DIRECTIONS: In the data, rename "flowering shrub" to "blooming bush" throughout the lines between the line holding "From the selection" and the line holding "6036 centimetres", inclusive. Reproduce only those lines, with nothing else altered.

MATERIAL SUPPLIED:
============================================================

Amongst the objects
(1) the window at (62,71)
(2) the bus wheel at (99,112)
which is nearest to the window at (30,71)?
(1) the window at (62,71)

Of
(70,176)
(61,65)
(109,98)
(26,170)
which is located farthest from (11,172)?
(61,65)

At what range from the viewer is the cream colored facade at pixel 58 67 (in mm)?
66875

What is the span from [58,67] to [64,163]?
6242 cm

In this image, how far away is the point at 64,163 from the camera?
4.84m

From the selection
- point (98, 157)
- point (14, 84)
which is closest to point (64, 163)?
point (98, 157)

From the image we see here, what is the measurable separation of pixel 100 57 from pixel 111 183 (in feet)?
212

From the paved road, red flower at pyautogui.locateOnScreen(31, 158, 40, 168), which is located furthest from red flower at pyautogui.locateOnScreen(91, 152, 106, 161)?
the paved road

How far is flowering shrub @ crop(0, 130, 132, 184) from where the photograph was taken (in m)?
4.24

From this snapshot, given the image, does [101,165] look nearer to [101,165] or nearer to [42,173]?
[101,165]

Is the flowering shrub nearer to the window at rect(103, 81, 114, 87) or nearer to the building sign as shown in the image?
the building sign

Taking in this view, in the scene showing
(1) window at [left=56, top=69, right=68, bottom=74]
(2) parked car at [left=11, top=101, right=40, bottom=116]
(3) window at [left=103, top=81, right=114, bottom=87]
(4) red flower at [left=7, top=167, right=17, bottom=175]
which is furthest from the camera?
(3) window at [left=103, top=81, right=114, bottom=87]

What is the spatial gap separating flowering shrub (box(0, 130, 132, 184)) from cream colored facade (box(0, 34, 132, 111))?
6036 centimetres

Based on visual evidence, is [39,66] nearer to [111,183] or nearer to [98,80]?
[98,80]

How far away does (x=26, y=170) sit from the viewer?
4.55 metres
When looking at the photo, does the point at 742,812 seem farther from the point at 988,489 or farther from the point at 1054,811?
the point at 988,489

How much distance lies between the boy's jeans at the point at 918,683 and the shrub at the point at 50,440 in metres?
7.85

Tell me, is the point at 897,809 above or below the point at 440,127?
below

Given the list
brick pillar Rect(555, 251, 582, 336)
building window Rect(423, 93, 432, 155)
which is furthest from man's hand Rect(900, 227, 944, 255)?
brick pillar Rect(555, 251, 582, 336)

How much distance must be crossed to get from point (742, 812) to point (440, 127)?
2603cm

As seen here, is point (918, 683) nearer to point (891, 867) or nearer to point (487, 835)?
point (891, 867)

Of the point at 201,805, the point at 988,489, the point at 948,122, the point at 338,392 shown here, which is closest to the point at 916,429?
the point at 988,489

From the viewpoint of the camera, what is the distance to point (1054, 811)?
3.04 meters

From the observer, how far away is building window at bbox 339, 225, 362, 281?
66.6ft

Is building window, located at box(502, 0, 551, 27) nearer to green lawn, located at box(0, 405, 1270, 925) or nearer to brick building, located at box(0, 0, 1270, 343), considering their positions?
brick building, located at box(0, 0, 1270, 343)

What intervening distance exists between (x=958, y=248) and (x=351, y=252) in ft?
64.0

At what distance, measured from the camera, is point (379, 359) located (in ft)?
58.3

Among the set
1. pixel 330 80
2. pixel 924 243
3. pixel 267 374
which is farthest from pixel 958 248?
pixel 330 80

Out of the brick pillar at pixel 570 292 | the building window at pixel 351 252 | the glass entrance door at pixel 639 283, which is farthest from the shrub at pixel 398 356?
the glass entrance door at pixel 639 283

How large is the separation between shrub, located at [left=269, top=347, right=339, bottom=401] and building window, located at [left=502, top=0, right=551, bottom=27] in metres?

============================================================

TASK RESPONSE:
From the selection
- point (98, 157)
- point (14, 84)
which is closest to point (64, 163)?
point (98, 157)

From the image we see here, what is the measurable separation of pixel 100 57 from pixel 111 183 (in feet)?
212

From the paved road, red flower at pyautogui.locateOnScreen(31, 158, 40, 168), which is located furthest from red flower at pyautogui.locateOnScreen(91, 152, 106, 161)?
the paved road

How far is blooming bush @ crop(0, 130, 132, 184) from where the photograph was taken (in m)?
4.24

From this snapshot, given the image, does [101,165] look nearer to [101,165] or nearer to [42,173]?
[101,165]

Is the blooming bush nearer to the window at rect(103, 81, 114, 87) or nearer to the building sign as shown in the image?
the building sign

Taking in this view, in the scene showing
(1) window at [left=56, top=69, right=68, bottom=74]
(2) parked car at [left=11, top=101, right=40, bottom=116]
(3) window at [left=103, top=81, right=114, bottom=87]
(4) red flower at [left=7, top=167, right=17, bottom=175]
which is furthest from the camera?
(3) window at [left=103, top=81, right=114, bottom=87]

What is the spatial gap separating blooming bush (box(0, 130, 132, 184)) from cream colored facade (box(0, 34, 132, 111))?
6036 centimetres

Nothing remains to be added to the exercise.